I’ve been thinking a lot lately about how quickly we reach for quick fixes. If a child can’t concentrate, we look for a diagnosis. If a teen can’t sleep, we reach for a pill. Somewhere along the way, it’s as if we’ve forgotten to look at what’s right in front of us.
Take my 17‑year‑old nephew. Lovely boy, bright, funny, looks a bit like a sheep dog with the latest trends in teenage boy hair being what they are and master of that teenager’s knack for existing mostly behind a closed bedroom door.
Recently, he was prescribed melatonin because he couldn’t sleep properly. The GP didn’t ask much, just noted the sleep issue and handed over a prescription. When I say they didn’t ask much, of course they asked questuions. They enquired how long the issue had been taking place, if he was on any other medication, if he partakes in regular expercise and if he was experiencing any mental health challenges. What they didn’t ask was possibly some of the questions that shape a more holistic view of his daily habits. No one asked what time he switches off his screens. No one asked if he has a bedtime routine. And definitely no one asked how many hours he games each day (the answer: easily sixteen).

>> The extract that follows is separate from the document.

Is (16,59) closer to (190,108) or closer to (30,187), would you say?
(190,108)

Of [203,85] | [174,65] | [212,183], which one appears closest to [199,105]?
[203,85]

Now, before I go any further, let me say this: I am not anti‑melatonin. As a mum of an autistic child who truly struggles with sleep, I know the difference it can make. When your child’s brain doesn’t follow the usual sleep cues, when rest becomes a nightly battle, melatonin can be an absolute lifeline. I’ve seen it work, and I’m grateful it exists.
But that’s exactly why I find cases like my nephew’s so frustrating. Melatonin has a genuine, important place, yet it’s becoming the go‑to default for any young person who can’t switch off at night, without exploring why. For many teens, the problem isn’t always a hormonal imbalance, it can be an overwhelming digital overload. Hours of gaming, blue light exposure, online stimulation, and late‑night scrolling all suppress the body’s own melatonin production.
When we skip straight to medicating the symptom, we risk ignoring the cause. It’s like putting a plaster on a wound that keeps reopening because the source of the injury is never addressed.
Screens are incredible at tricking the brain, especially a teenage one. The excitement, the constant connection and the constant dopamine hits keep the mind wired long past bedtime. And yet, instead of helping young people set healthy boundaries or rebuild natural rhythms, we’re teaching them that there’s a pill for every problem.
Melatonin absolutely has its role. But if a teenager is living mostly through a screen, it’s worth questioning whether what they need first is less supplementation and more separation from the digital noise. We don’t need to demonise melatonin, we just need to change the narrative. Sleep isn’t broken; it’s being crowded out by screens. Melatonin has its place, but so does awareness, and if we can widen the conversation beyond medication, maybe we can help this generation rediscover what real rest feels like.